[WHAT THIS TASK INVOLVES]
Omit the pictures and retype only the lines from the one containing "How far apart" through the end of the listing, both ends included.

Data records:
_ _ _

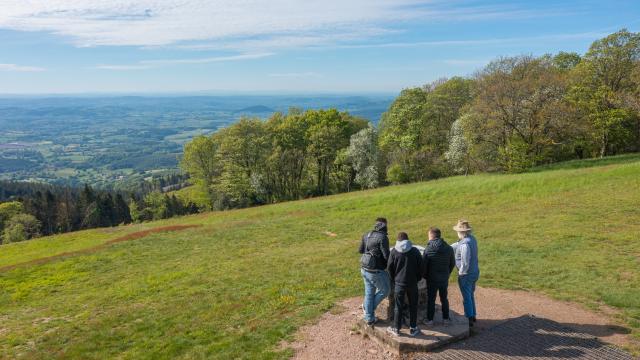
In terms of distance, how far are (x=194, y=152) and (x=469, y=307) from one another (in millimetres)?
62515

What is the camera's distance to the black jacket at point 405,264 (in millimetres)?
10625

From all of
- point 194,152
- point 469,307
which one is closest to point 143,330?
point 469,307

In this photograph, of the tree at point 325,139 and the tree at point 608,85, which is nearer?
the tree at point 608,85

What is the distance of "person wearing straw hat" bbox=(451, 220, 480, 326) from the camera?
11508 mm

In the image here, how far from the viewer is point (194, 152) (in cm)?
6831

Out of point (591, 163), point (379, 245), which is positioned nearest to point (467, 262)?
point (379, 245)

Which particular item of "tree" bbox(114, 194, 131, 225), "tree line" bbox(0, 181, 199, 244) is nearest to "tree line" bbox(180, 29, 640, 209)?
"tree line" bbox(0, 181, 199, 244)

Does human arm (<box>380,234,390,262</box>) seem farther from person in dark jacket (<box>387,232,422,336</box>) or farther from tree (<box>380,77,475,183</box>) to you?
tree (<box>380,77,475,183</box>)

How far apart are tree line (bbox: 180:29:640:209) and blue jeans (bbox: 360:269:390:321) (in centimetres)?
3587

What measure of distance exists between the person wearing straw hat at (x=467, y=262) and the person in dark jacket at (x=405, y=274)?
1484 mm

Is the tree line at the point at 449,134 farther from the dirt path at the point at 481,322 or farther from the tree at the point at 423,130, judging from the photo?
the dirt path at the point at 481,322

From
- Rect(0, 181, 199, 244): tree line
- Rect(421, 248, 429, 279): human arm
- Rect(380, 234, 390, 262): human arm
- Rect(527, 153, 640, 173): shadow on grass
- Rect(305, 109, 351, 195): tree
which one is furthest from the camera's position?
Rect(0, 181, 199, 244): tree line

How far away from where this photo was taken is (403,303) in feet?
36.0

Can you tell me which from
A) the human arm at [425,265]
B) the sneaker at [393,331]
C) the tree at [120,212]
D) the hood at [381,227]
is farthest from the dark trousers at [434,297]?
the tree at [120,212]
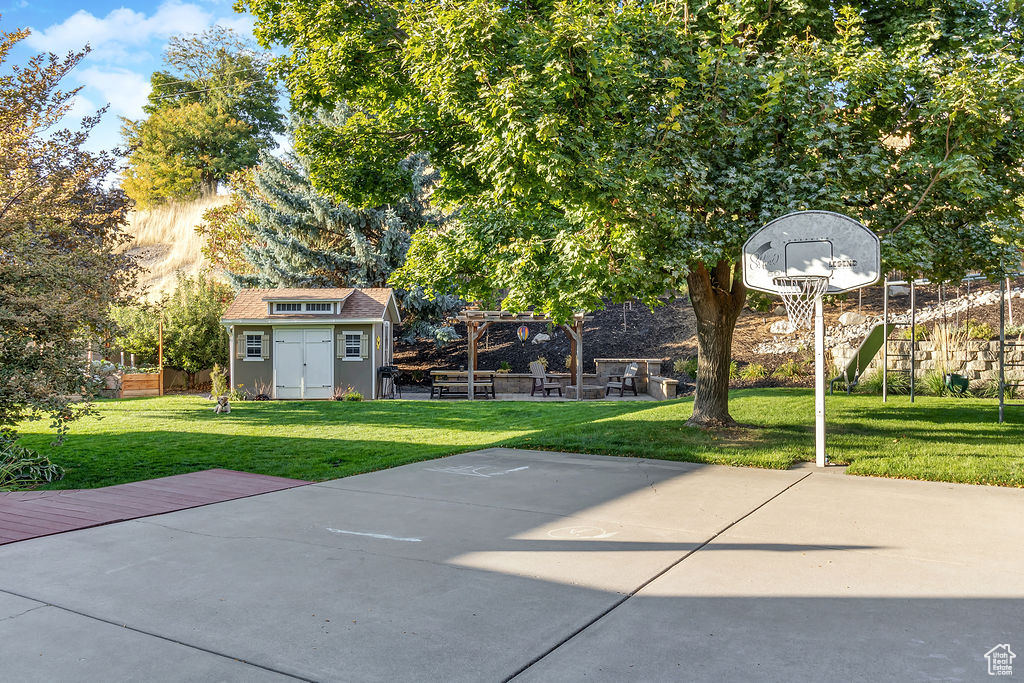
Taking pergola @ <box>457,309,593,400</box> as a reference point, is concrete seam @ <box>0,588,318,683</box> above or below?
below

_ _ _

[OUTPUT]
How far apart are tree line (bbox: 180:29:640:209) and blue jeans (bbox: 360:269:390:321) (in centimetres)?
3587

What measure of distance exists between the person wearing straw hat at (x=467, y=262) and the person in dark jacket at (x=405, y=274)?
1484 mm

Is the tree line at the point at 449,134 farther from the dirt path at the point at 481,322 or farther from the tree at the point at 423,130, judging from the photo?
the dirt path at the point at 481,322

From
- Rect(0, 181, 199, 244): tree line
- Rect(421, 248, 429, 279): human arm
- Rect(380, 234, 390, 262): human arm
- Rect(527, 153, 640, 173): shadow on grass
- Rect(305, 109, 351, 195): tree
which one is furthest from the camera's position?
Rect(0, 181, 199, 244): tree line

How far away from where this photo was taken is (403,303) in feet?
36.0

Can you tell me which from
A) the human arm at [425,265]
B) the sneaker at [393,331]
C) the tree at [120,212]
D) the hood at [381,227]
is farthest from the dark trousers at [434,297]?
the tree at [120,212]
Taking pergola @ <box>457,309,593,400</box> as a reference point, is concrete seam @ <box>0,588,318,683</box> above or below?
below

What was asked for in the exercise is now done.